*Ausgangstext*

──────

Diese Bücher habe ich nicht. Überhaupt bin ich vom deutschen Büchermarkt
weitgehend abgeschnitten.

>
>>Vielleicht werden sogar die beiden Moscheen auf dem Haran-asch-Scharif
>>(Tempelberg) geschont, wenn man dem Forscher Glauben schenkt, der
>>herausgefunden haben will, dass die jüdischen Tempel gar nicht auf diesem
>>Berg gestanden haben sollen, sondern auf dem Berg Zion weiter südlich.
>>Dann können nämlich die Juden ihren dritten Tempel bauen, ohne vorher
>>die islamischen Heiligtümer einreissen zu müssen.

──────

*Datenauszüge*
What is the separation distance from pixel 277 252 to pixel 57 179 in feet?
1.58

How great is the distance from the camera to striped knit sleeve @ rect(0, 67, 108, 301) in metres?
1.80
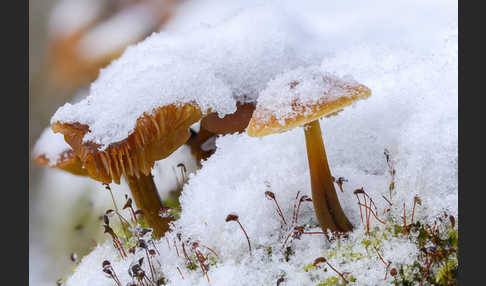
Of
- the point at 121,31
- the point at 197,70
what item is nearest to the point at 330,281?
the point at 197,70

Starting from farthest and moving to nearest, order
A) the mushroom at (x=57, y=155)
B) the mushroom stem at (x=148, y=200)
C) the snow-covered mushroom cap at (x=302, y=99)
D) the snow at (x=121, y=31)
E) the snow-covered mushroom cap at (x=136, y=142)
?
1. the snow at (x=121, y=31)
2. the mushroom at (x=57, y=155)
3. the mushroom stem at (x=148, y=200)
4. the snow-covered mushroom cap at (x=136, y=142)
5. the snow-covered mushroom cap at (x=302, y=99)

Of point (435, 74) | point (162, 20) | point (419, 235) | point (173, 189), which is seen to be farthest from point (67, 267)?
point (435, 74)

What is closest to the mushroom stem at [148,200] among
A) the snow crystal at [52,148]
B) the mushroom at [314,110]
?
the snow crystal at [52,148]

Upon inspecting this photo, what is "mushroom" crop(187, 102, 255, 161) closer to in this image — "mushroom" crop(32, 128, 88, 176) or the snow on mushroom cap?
the snow on mushroom cap

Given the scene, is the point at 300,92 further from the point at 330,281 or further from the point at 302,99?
the point at 330,281

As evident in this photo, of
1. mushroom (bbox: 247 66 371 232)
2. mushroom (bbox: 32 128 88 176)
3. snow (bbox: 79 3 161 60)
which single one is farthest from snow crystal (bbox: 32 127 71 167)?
mushroom (bbox: 247 66 371 232)

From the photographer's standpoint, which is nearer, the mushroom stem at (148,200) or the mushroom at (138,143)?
the mushroom at (138,143)

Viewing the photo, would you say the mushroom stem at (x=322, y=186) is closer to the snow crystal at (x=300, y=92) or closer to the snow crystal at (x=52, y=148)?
the snow crystal at (x=300, y=92)
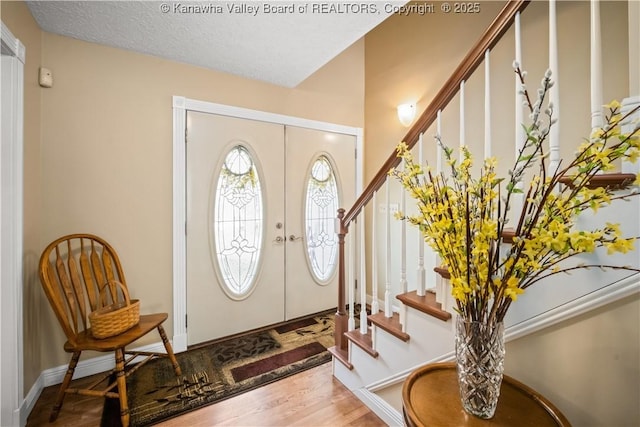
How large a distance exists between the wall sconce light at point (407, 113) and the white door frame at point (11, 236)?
2.80 meters

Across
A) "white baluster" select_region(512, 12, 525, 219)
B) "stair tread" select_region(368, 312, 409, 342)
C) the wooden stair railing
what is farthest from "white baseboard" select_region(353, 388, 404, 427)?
"white baluster" select_region(512, 12, 525, 219)

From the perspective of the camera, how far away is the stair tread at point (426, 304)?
1210 mm

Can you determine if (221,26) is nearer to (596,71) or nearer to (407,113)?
(407,113)

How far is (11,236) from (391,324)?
213cm

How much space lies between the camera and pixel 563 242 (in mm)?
649

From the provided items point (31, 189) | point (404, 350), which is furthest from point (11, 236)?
point (404, 350)

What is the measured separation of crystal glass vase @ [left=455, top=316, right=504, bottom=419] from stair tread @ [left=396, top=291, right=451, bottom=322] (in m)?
0.33

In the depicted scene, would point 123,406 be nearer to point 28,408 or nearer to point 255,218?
point 28,408

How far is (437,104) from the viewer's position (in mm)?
1294

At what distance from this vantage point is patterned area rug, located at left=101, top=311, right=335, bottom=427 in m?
1.71

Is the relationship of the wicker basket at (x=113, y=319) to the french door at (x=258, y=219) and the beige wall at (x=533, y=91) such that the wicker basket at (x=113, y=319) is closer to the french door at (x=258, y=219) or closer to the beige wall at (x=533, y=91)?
the french door at (x=258, y=219)

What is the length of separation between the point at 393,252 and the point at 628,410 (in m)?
2.13

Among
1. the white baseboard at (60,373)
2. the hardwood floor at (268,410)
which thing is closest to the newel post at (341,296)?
the hardwood floor at (268,410)

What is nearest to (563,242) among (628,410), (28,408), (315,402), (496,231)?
(496,231)
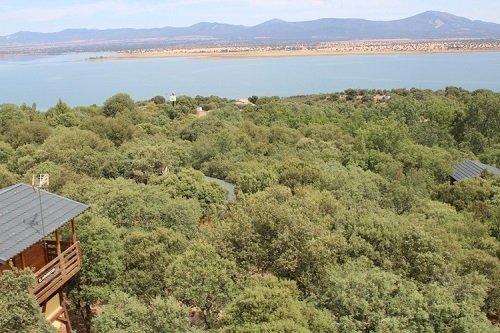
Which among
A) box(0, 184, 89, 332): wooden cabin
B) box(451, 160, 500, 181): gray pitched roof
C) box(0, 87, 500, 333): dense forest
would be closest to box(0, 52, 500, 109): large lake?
box(0, 87, 500, 333): dense forest

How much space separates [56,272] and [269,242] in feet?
17.7

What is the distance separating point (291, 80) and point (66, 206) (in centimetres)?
8600

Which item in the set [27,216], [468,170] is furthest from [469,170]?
[27,216]

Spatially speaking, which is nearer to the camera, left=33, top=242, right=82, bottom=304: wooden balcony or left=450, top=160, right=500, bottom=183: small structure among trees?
left=33, top=242, right=82, bottom=304: wooden balcony

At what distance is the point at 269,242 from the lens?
1280 centimetres

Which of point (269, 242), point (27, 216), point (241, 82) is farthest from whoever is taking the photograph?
point (241, 82)

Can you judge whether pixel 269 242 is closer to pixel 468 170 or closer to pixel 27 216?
pixel 27 216

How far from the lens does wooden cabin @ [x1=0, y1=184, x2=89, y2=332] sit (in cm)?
881

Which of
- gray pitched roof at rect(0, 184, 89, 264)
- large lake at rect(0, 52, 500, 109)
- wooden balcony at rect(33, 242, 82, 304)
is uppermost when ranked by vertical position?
gray pitched roof at rect(0, 184, 89, 264)

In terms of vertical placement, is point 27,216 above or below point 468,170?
above

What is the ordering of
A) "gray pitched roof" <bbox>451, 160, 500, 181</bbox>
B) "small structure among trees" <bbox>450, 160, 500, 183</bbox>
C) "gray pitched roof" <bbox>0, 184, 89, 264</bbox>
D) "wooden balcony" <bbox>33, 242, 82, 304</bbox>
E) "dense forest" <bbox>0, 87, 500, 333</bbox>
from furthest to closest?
"gray pitched roof" <bbox>451, 160, 500, 181</bbox>
"small structure among trees" <bbox>450, 160, 500, 183</bbox>
"dense forest" <bbox>0, 87, 500, 333</bbox>
"wooden balcony" <bbox>33, 242, 82, 304</bbox>
"gray pitched roof" <bbox>0, 184, 89, 264</bbox>

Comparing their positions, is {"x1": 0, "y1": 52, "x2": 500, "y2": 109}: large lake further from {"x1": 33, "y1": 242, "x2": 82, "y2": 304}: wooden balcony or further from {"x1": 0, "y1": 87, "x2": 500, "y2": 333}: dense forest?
{"x1": 33, "y1": 242, "x2": 82, "y2": 304}: wooden balcony

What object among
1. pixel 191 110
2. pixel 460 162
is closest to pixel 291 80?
pixel 191 110

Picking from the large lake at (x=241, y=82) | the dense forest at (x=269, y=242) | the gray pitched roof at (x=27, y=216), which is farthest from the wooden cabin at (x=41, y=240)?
the large lake at (x=241, y=82)
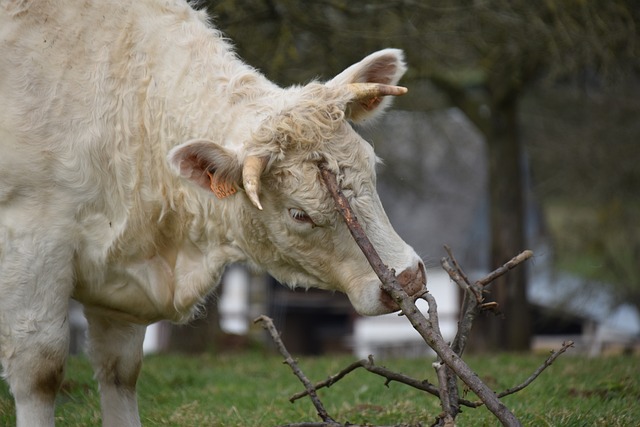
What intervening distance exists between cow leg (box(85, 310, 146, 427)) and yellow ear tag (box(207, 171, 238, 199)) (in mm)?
1157

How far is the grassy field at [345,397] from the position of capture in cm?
529

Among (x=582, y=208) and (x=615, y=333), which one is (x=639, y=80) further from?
(x=615, y=333)

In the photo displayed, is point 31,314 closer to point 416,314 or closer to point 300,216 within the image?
point 300,216

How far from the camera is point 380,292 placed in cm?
435

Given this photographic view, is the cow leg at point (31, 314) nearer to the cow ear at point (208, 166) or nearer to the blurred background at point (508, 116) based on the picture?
the cow ear at point (208, 166)

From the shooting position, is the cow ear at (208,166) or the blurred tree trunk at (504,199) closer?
the cow ear at (208,166)

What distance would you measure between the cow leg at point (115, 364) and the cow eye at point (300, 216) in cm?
127

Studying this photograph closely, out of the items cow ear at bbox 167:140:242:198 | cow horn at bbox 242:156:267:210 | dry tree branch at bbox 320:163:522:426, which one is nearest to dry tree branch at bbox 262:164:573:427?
dry tree branch at bbox 320:163:522:426

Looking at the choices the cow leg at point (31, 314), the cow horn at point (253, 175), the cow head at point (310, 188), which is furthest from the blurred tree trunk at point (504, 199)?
the cow leg at point (31, 314)

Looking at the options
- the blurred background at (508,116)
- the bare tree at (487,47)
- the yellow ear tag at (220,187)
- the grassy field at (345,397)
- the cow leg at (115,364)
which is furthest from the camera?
the blurred background at (508,116)

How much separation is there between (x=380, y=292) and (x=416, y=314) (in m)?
0.39

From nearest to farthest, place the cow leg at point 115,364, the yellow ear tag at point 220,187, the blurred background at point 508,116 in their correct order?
the yellow ear tag at point 220,187 < the cow leg at point 115,364 < the blurred background at point 508,116

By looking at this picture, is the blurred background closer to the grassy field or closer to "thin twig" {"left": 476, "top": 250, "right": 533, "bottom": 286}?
"thin twig" {"left": 476, "top": 250, "right": 533, "bottom": 286}

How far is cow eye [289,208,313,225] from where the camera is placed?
14.4 ft
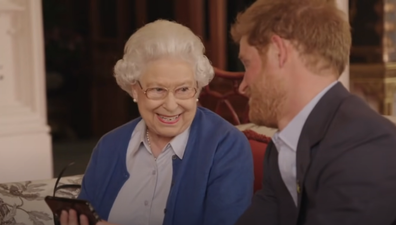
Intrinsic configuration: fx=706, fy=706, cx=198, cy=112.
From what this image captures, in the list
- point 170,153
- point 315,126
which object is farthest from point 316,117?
point 170,153

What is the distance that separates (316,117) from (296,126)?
52 millimetres

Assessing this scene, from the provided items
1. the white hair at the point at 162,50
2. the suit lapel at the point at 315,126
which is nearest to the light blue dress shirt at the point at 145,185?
the white hair at the point at 162,50

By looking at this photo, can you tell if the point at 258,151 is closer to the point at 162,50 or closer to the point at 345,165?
the point at 162,50

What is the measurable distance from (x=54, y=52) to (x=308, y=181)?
15.7 feet

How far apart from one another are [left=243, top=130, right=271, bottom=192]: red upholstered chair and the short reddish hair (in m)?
0.87

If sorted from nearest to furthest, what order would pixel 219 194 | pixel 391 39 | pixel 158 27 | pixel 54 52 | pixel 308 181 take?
pixel 308 181
pixel 219 194
pixel 158 27
pixel 391 39
pixel 54 52

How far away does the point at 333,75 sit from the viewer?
134 cm

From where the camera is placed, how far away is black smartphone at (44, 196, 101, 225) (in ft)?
5.46

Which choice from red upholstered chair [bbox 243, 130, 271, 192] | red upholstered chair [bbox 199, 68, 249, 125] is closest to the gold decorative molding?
red upholstered chair [bbox 199, 68, 249, 125]

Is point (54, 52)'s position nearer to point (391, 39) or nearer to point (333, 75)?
point (391, 39)

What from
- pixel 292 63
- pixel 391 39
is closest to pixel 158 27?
pixel 292 63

──────

*Aufgabe 1*
Beantworte diese Fragen zum Ausgangstext:
(a) Wovon ist die Ich-Person nach eigener Aussage weitgehend abgeschnitten?
(b) Auf welchem Berg sollen die jüdischen Tempel laut dem Forscher gestanden haben?
(c) Welche Bezeichnung steht in Klammern hinter „Haran-asch-Scharif“?
*Aufgabe 2*
Schreibe den Abschnitt des Ausgangstexts von „Diese Bücher habe“ bis „Zion weiter südlich.“ neu und ersetze dabei „Forscher“ durch „Historiker“.

*Antwort 1*
(a) Vom deutschen Büchermarkt.
(b) Auf dem Berg Zion weiter südlich.
(c) Tempelberg.

*Antwort 2*
Diese Bücher habe ich nicht. Überhaupt bin ich vom deutschen Büchermarkt
weitgehend abgeschnitten.

>
>>Vielleicht werden sogar die beiden Moscheen auf dem Haran-asch-Scharif
>>(Tempelberg) geschont, wenn man dem Historiker Glauben schenkt, der
>>herausgefunden haben will, dass die jüdischen Tempel gar nicht auf diesem
>>Berg gestanden haben sollen, sondern auf dem Berg Zion weiter südlich.